• INPUT RECORDS
▼

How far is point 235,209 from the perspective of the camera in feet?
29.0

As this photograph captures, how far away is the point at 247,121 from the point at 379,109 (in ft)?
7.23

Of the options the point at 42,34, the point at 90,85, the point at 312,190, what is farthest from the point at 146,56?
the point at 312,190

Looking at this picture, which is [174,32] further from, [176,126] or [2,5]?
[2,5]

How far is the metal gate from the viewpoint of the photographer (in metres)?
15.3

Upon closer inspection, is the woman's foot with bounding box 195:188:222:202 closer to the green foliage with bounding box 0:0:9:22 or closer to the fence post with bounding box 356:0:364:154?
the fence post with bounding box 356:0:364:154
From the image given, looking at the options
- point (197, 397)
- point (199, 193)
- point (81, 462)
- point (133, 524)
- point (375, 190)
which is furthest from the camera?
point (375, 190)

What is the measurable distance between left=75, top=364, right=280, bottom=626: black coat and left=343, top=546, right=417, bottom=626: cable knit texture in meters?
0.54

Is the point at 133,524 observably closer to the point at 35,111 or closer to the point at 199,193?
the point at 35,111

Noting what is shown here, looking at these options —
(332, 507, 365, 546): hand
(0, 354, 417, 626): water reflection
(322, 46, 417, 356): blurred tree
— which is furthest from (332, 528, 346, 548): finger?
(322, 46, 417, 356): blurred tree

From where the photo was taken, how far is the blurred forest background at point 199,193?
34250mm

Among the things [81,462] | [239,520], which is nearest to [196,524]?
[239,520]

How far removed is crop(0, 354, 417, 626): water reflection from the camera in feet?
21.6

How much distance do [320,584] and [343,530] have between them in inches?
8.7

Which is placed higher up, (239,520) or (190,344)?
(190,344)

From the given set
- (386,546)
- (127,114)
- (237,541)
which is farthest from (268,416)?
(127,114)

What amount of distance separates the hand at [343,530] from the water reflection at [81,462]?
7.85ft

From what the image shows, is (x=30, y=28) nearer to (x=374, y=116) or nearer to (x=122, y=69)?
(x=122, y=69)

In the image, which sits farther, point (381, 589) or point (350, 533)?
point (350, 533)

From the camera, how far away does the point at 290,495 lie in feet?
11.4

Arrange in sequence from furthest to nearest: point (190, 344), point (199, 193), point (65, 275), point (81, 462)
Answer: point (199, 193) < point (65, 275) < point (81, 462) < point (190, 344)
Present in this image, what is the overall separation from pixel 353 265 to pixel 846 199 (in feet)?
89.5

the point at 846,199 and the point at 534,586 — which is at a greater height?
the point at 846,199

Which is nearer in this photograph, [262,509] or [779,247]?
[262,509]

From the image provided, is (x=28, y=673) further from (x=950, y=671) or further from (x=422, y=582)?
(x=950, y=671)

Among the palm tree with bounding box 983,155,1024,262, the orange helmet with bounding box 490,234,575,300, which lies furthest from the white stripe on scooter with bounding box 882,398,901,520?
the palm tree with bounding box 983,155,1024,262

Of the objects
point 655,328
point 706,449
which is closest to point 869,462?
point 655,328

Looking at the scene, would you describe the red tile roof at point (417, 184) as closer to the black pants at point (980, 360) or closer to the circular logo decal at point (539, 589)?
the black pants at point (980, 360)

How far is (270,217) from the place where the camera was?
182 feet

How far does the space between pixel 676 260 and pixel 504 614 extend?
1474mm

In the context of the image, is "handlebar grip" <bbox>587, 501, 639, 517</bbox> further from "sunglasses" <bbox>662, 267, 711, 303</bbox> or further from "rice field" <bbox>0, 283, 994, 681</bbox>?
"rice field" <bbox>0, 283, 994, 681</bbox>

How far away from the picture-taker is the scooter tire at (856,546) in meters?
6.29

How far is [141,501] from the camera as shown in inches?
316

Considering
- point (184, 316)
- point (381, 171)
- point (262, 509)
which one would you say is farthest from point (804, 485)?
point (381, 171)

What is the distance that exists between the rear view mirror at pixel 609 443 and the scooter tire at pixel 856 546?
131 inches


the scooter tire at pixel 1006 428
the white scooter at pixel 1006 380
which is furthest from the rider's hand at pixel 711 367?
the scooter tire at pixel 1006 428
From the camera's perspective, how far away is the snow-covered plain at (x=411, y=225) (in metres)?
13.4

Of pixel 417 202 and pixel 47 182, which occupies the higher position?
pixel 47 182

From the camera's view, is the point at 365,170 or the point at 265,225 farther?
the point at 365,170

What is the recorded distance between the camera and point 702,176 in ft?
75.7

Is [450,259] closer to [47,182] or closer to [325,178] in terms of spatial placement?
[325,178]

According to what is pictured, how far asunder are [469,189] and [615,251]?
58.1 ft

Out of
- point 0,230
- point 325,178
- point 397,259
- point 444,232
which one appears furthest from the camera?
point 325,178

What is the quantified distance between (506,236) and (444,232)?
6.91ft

▲

• EXERCISE PROMPT
Starting at the line that has "What is the quantified" and continuing through the last line, rewrite the lines with "distance" replaced by "separation" and nothing else changed.

• CORRECT OUTPUT
What is the quantified separation between (506,236) and (444,232)?
6.91ft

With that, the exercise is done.